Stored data
□ □ □ □
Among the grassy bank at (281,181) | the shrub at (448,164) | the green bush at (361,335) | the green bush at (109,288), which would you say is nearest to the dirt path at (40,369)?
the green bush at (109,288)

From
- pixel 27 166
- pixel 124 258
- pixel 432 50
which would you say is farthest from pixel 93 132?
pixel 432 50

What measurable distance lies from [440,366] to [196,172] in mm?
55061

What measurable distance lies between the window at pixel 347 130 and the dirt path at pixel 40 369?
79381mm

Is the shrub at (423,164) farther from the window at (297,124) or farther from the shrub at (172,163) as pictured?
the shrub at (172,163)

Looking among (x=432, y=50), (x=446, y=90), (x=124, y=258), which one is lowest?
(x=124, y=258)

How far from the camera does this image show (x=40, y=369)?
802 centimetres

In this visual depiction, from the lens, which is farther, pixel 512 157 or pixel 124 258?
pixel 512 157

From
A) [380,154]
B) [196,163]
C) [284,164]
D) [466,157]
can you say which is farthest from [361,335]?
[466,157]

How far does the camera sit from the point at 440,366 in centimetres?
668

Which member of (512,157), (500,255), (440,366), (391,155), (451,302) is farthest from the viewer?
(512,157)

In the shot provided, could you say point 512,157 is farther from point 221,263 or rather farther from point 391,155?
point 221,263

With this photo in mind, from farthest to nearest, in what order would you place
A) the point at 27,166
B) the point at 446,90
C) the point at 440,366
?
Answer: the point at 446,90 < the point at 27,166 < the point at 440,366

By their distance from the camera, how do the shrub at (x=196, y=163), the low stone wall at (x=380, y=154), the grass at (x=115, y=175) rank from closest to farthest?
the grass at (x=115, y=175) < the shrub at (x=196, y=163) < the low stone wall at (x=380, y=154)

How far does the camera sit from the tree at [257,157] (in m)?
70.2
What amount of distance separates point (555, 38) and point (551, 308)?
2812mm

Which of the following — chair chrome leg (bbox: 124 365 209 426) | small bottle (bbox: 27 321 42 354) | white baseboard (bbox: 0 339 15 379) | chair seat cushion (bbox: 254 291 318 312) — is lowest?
□ □ □ □
# STATED GOAL
Quote every one of the rows above word for word, without changing anything.

# ANSWER FOR THIS EXERCISE
Among the grassy bank at (281,181) | the shrub at (448,164) | the green bush at (361,335) | the green bush at (109,288), which would you say is nearest to the dirt path at (40,369)?
the green bush at (109,288)

From
- pixel 27 166
- pixel 124 258
- pixel 432 50
which would you say is farthest from pixel 93 132?
pixel 432 50

What measurable distance lies from [440,366] to [196,172] in mm?
55061

What measurable distance lies between the window at pixel 347 130 and the dirt path at pixel 40 369?
79381mm

Is the shrub at (423,164) farther from the window at (297,124) or farther from the shrub at (172,163) as pictured?
the shrub at (172,163)

Looking among (x=432, y=50), (x=446, y=90), (x=124, y=258), which one is lowest?
(x=124, y=258)

How far from the camera does this image show (x=40, y=369)?
802 centimetres

In this visual depiction, from the lens, which is farther, pixel 512 157 or pixel 124 258?
pixel 512 157

From
A) [380,154]
B) [196,163]
C) [284,164]
D) [466,157]
can you say which is farthest from [361,335]?
[466,157]

How far does the camera sit from the point at 440,366 in centimetres?
668

Which member of (512,157), (500,255), (440,366), (391,155), (451,302) is farthest from the viewer?
(512,157)

In the shot provided, could you say point 512,157 is farther from point 221,263 or rather farther from point 391,155?
point 221,263

With this photo in mind, from farthest to nearest, in what order would you place
A) the point at 27,166
B) the point at 446,90
C) the point at 440,366
?
Answer: the point at 446,90 < the point at 27,166 < the point at 440,366

By their distance from the camera, how do the shrub at (x=196, y=163), the low stone wall at (x=380, y=154), the grass at (x=115, y=175) rank from closest to farthest?
the grass at (x=115, y=175) < the shrub at (x=196, y=163) < the low stone wall at (x=380, y=154)

How far does the camera sit from the tree at [257,157] (in m)?
70.2
What amount of distance separates point (555, 38) and point (551, 308)?
2812mm

Which of the following — chair chrome leg (bbox: 124 365 209 426) | small bottle (bbox: 27 321 42 354) | white baseboard (bbox: 0 339 15 379) | chair seat cushion (bbox: 254 291 318 312) — is lowest?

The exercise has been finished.